¹⁸F–THK–5351, Fluorodeoxyglucose, and Florbetaben PET Images in Atypical Alzheimer’s Disease: A Pictorial Insight into Disease Pathophysiology

• Main Authors: Sohee Park, Minyoung Oh, Jae Seung Kim, Jae-Hong Lee, Young Wook Yoon, Jee-Hoon Roh
• Format: Article
• Language: English
• Published: MDPI AG 2021-04-01
• Series: Brain Sciences
• Subjects: ¹⁸F–THK–5351 PET; atypical Alzheimer’s disease (AD); posterior cortical atrophy (PCA); logopenic variant of primary progressive aphasia (lpvPPA)

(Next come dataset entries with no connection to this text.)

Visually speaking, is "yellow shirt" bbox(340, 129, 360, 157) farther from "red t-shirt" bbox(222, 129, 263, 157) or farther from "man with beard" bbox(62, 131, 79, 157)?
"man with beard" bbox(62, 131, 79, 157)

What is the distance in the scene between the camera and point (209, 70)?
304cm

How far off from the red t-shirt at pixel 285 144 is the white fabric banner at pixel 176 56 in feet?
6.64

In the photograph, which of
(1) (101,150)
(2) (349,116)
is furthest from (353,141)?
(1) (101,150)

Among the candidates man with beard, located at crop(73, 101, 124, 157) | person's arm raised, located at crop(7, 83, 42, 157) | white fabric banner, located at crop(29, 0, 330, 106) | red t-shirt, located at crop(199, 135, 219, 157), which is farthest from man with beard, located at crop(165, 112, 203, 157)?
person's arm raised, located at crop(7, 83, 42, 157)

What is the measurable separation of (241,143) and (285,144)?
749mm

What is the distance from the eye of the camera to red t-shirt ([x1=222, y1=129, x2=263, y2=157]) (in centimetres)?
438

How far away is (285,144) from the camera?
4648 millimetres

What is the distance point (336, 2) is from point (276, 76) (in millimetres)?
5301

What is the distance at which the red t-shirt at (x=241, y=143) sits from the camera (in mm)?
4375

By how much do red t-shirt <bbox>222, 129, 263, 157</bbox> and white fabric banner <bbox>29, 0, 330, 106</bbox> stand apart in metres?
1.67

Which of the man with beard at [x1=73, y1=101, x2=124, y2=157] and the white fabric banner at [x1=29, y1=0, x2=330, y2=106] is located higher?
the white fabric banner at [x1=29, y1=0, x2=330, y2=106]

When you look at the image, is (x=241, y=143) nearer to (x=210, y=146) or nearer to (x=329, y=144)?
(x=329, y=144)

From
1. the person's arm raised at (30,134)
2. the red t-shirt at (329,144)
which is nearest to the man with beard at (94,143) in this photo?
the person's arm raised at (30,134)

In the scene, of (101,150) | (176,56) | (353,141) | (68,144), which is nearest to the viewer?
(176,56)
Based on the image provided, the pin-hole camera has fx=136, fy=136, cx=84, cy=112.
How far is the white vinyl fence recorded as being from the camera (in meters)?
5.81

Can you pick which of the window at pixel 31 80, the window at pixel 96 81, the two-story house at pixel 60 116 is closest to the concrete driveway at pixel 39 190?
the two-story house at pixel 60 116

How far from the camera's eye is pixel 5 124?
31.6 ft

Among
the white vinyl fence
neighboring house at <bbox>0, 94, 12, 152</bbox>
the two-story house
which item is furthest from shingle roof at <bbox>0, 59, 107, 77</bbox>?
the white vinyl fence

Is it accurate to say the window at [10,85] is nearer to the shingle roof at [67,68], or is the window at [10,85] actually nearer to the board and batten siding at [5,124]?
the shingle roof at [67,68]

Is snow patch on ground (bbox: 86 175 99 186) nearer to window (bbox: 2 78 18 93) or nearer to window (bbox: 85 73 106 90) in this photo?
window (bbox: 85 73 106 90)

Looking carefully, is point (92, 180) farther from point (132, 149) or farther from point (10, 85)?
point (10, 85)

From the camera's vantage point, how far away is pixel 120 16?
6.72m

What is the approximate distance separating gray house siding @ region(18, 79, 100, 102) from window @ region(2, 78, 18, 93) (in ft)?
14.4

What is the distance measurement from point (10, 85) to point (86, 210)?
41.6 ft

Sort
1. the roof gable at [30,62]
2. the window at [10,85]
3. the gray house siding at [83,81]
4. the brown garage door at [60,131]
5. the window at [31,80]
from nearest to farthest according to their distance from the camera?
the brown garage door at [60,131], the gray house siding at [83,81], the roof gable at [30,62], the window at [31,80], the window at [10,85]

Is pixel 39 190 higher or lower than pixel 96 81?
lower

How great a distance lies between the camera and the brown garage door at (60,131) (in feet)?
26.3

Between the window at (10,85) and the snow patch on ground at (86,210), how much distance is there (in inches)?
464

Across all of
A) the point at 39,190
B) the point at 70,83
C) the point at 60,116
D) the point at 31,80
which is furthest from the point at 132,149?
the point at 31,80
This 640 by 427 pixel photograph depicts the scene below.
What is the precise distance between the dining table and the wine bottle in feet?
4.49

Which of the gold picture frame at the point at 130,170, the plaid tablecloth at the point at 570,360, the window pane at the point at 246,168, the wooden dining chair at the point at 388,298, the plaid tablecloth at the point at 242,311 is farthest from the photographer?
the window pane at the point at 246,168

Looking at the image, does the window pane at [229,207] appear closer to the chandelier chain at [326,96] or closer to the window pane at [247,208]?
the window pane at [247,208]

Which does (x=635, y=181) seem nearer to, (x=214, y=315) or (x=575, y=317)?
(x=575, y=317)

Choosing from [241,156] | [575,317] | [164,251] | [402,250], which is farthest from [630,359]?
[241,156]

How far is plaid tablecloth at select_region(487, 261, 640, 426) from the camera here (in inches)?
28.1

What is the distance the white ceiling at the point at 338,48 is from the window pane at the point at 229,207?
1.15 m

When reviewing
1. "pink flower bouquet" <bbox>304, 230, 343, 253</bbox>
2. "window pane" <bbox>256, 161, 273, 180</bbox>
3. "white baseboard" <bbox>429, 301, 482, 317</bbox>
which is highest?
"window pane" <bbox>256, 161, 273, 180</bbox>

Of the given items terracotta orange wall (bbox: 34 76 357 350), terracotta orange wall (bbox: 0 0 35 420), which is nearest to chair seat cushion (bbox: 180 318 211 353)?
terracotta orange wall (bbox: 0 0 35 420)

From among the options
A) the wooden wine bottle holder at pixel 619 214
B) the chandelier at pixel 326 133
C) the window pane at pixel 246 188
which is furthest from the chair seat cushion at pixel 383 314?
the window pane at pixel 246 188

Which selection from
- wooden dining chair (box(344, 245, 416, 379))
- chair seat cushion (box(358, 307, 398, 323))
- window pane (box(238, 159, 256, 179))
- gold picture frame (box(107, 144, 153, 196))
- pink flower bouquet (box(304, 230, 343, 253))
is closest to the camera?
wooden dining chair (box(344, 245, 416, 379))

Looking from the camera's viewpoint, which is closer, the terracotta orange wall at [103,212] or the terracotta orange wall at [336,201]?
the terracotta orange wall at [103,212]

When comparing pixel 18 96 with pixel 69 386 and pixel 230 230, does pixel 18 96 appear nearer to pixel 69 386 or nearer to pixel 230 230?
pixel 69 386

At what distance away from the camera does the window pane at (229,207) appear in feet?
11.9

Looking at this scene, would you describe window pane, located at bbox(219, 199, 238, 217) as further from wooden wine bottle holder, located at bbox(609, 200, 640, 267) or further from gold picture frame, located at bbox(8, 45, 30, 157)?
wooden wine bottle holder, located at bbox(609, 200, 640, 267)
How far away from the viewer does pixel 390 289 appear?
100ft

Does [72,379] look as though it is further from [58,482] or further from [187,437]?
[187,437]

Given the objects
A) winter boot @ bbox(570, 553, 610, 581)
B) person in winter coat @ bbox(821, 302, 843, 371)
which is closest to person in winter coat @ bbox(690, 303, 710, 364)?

• Online Access: https://www.mdpi.com/2076-3425/11/4/465

The recent advance of positron emission tomography (PET) tracers as biomarkers in Alzheimer’s disease (AD) provides more insight into pathophysiology, preclinical diagnosis, and further therapeutic strategies. However, synergistic processes or interactions between amyloid and tau deposits are still poorly understood. To better understand their relationship in focal brain changes with clinical phenotypes, we focused on region-specific or atypical AD characterized by focal clinical presentations: Posterior cortical atrophy (PCA) and logopenic variant of primary progressive aphasia (lpvPPA). We compared three different PET images with ¹⁸F–THK–5351 (tau), ¹⁸F–Florbetaben (amyloid beta, Aβ), and ¹⁸F–Fluorodeoxyglucose (glucose metabolism) to investigate potential interactions among pathologies and clinical findings. Whereas the amyloid accumulations were widespread throughout the neocortex, tau retentions and glucose hypometabolism showed focal changes corresponding to the clinical features. The distinctly localized patterns were more prominent in tau PET imaging. These findings suggest that tau pathology correlates more closely to the clinical symptoms and the neurodegenerative processes than Aβ pathology in AD.